Não reparei quando é que a senhora de olhos enevoados e cabelo no ar se sentou ao meu lado no Intercidades. Mas desde logo imaginei que não tivesse tido qualquer tipo de atenção ao lugar ou à carruagem ditados pelo bilhete. Nos bancos ao lado, um casal «urbano» ofereceu-se para ajudar a velhota. Alta e pálida, a moça, que iria toda a viagem a tagarelar sobre uns gráficos que mostrava ao namorado num mac, foi peremptória mas meiga ao sentenciar: «A senhora está no comboio errado».

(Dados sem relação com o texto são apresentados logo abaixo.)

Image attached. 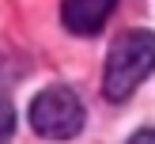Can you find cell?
Returning a JSON list of instances; mask_svg holds the SVG:
<instances>
[{
    "label": "cell",
    "mask_w": 155,
    "mask_h": 144,
    "mask_svg": "<svg viewBox=\"0 0 155 144\" xmlns=\"http://www.w3.org/2000/svg\"><path fill=\"white\" fill-rule=\"evenodd\" d=\"M151 72H155V34L129 30L110 45L106 72H102V95L110 102H125Z\"/></svg>",
    "instance_id": "1"
},
{
    "label": "cell",
    "mask_w": 155,
    "mask_h": 144,
    "mask_svg": "<svg viewBox=\"0 0 155 144\" xmlns=\"http://www.w3.org/2000/svg\"><path fill=\"white\" fill-rule=\"evenodd\" d=\"M83 102L68 87H45L30 102V129L45 140H72L83 129Z\"/></svg>",
    "instance_id": "2"
},
{
    "label": "cell",
    "mask_w": 155,
    "mask_h": 144,
    "mask_svg": "<svg viewBox=\"0 0 155 144\" xmlns=\"http://www.w3.org/2000/svg\"><path fill=\"white\" fill-rule=\"evenodd\" d=\"M117 0H64L61 4V19L72 34H98L102 23L110 19Z\"/></svg>",
    "instance_id": "3"
},
{
    "label": "cell",
    "mask_w": 155,
    "mask_h": 144,
    "mask_svg": "<svg viewBox=\"0 0 155 144\" xmlns=\"http://www.w3.org/2000/svg\"><path fill=\"white\" fill-rule=\"evenodd\" d=\"M12 133H15V110H12V102L0 99V144L12 140Z\"/></svg>",
    "instance_id": "4"
},
{
    "label": "cell",
    "mask_w": 155,
    "mask_h": 144,
    "mask_svg": "<svg viewBox=\"0 0 155 144\" xmlns=\"http://www.w3.org/2000/svg\"><path fill=\"white\" fill-rule=\"evenodd\" d=\"M129 144H155V129H140V133H133Z\"/></svg>",
    "instance_id": "5"
}]
</instances>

Pouco preocupada e até risonha, a velha, cheia de sacos de plástico como todas as velhas como ela, desculpava-se: «Mas disseram que este era o Intercidades...».
Ia para Santarém e ainda a ajudei a perceber se já estávamos a chegar a essa estação. «No Natal não disseram e eu quase que deixava passar!», queixou-se. «Por isso é que vou sempre a olhar pela janela. Eu desta vista não vejo bem. A esta já fui operada mas voltou ao mesmo».
Despediu-se com desejos de boa viagem e Páscoa feliz. Acho que todos - eu, o casal urbano e o seu mac - partilhámos um alívio silencioso por o revisor só ter aparecido depois de a mulher sair do comboio.